**TASK REQUIREMENTS**
Rewrite every row below with "shoulder stripe" changed to "sleeve stripe" and nothing else altered. Leave the pictures out of your answer.

**INFORMATION PROVIDED**

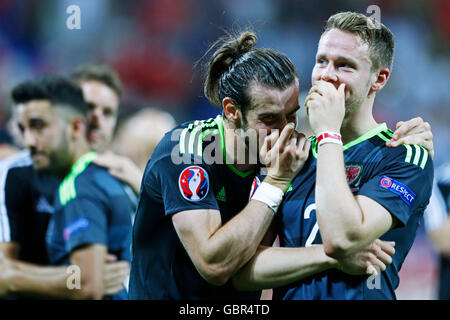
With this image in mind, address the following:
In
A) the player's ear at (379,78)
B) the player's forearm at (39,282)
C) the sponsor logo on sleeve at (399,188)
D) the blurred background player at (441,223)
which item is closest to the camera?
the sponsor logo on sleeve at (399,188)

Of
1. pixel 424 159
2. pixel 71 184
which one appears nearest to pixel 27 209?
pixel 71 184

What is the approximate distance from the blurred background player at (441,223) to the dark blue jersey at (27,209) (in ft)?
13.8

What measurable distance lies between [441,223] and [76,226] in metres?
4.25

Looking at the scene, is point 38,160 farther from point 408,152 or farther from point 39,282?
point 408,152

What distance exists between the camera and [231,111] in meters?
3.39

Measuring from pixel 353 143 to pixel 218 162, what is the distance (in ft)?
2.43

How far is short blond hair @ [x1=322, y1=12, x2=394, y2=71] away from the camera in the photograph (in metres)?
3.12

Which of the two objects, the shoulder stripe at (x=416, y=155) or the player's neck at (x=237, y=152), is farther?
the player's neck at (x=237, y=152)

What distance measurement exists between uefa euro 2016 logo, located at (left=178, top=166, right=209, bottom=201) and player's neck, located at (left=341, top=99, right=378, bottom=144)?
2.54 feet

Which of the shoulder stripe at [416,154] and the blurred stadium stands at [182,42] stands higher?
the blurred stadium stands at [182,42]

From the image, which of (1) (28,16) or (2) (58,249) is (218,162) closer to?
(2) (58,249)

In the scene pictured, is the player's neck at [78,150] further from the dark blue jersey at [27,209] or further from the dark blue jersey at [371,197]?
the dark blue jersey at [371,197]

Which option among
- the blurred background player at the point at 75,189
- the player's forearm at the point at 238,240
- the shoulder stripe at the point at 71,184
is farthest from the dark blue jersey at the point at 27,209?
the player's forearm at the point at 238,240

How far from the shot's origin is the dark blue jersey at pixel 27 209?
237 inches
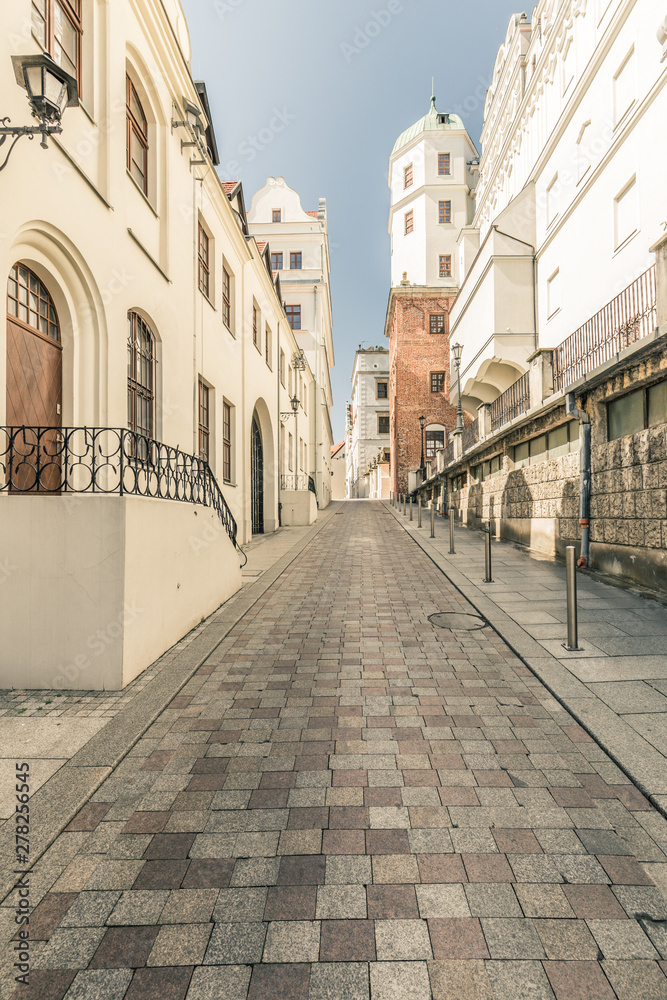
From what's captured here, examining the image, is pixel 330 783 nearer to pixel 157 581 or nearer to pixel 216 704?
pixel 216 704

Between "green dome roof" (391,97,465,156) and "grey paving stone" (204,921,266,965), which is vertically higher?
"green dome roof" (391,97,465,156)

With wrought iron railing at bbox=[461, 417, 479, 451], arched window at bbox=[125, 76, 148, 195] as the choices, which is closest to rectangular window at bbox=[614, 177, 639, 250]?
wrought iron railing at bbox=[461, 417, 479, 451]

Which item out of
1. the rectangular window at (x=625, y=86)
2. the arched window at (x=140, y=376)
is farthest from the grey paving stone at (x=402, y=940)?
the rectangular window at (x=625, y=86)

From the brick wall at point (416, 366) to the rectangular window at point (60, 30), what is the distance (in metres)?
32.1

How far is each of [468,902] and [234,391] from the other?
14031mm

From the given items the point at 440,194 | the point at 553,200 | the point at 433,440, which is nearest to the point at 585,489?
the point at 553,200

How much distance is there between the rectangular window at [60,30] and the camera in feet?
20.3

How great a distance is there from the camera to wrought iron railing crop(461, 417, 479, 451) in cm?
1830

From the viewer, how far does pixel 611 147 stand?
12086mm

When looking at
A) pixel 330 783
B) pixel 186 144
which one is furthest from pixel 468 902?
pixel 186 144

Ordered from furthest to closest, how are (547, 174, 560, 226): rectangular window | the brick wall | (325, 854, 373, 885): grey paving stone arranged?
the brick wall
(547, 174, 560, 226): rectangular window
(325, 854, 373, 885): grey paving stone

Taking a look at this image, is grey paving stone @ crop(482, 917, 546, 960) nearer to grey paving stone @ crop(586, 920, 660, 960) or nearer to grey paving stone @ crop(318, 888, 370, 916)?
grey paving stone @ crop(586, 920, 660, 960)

**TASK SOLUTION**
With this image in mind, address the following:
In
A) the player's ear at (379,78)
B) the player's forearm at (39,282)
C) the sponsor logo on sleeve at (399,188)
D) the blurred background player at (441,223)
which item is closest to the camera?
the sponsor logo on sleeve at (399,188)

Of
1. pixel 424 159
2. pixel 71 184
which one appears nearest to pixel 27 209?
pixel 71 184

What is the approximate distance from the blurred background player at (441,223) to the dark blue jersey at (27,209) (in ft)?
13.8

What measurable distance lies between [441,223] and [76,226] in metres?
4.25

Looking at the scene, is point 38,160 farther from point 408,152 or farther from point 39,282?
point 408,152

What distance exists between the camera and [231,111] in meters?
3.39

Measuring from pixel 353 143 to pixel 218 162, what is the distance (in ft)?
2.43

How far is short blond hair @ [x1=322, y1=12, x2=394, y2=71] away from the camera in the photograph (in metres)?
3.12

Which of the two objects, the sleeve stripe at (x=416, y=155) or the player's neck at (x=237, y=152), is farther?
the player's neck at (x=237, y=152)

What distance measurement exists between uefa euro 2016 logo, located at (left=178, top=166, right=209, bottom=201) and player's neck, located at (left=341, top=99, right=378, bottom=144)?
2.54 feet

Which of the sleeve stripe at [416,154] and the blurred stadium stands at [182,42] stands higher?
the blurred stadium stands at [182,42]

From the image, which of (1) (28,16) or (2) (58,249) is (218,162) closer to?
(2) (58,249)

In the scene pictured, is the player's neck at [78,150] further from the dark blue jersey at [27,209] or further from the dark blue jersey at [371,197]?
the dark blue jersey at [371,197]

Which option among
- the blurred background player at the point at 75,189
- the player's forearm at the point at 238,240
- the sleeve stripe at the point at 71,184
is farthest from the dark blue jersey at the point at 27,209?
the player's forearm at the point at 238,240

How far from the shot's origin is the dark blue jersey at pixel 27 209?
237 inches
From what's captured here, examining the image, is pixel 330 783 nearer to pixel 157 581 or nearer to pixel 216 704?
pixel 216 704

Between "green dome roof" (391,97,465,156) and "grey paving stone" (204,921,266,965), which is vertically higher?
"green dome roof" (391,97,465,156)

With wrought iron railing at bbox=[461, 417, 479, 451], arched window at bbox=[125, 76, 148, 195] as the choices, which is closest to rectangular window at bbox=[614, 177, 639, 250]?
wrought iron railing at bbox=[461, 417, 479, 451]

Which item out of
1. the rectangular window at (x=625, y=86)
2. the arched window at (x=140, y=376)
is farthest from the grey paving stone at (x=402, y=940)?
the rectangular window at (x=625, y=86)

From the brick wall at point (416, 366) to the rectangular window at point (60, 30), what is the distance (in metres)?
32.1

How far is each of [468,902] and [234,391] from the other?
14031mm

From the given items the point at 440,194 | the point at 553,200 | the point at 433,440, which is nearest to the point at 585,489?
the point at 553,200

How much distance is there between the rectangular window at [60,30] and the camera in feet?
20.3

How great a distance is there from the camera to wrought iron railing crop(461, 417, 479, 451) in cm?
1830

From the viewer, how far does pixel 611 147 stand?
12086mm

When looking at
A) pixel 330 783
B) pixel 186 144
which one is furthest from pixel 468 902?
pixel 186 144

Ordered from furthest to closest, how are (547, 174, 560, 226): rectangular window | the brick wall | (325, 854, 373, 885): grey paving stone arranged?
the brick wall
(547, 174, 560, 226): rectangular window
(325, 854, 373, 885): grey paving stone

Taking a look at this image, is grey paving stone @ crop(482, 917, 546, 960) nearer to grey paving stone @ crop(586, 920, 660, 960) or nearer to grey paving stone @ crop(318, 888, 370, 916)?
grey paving stone @ crop(586, 920, 660, 960)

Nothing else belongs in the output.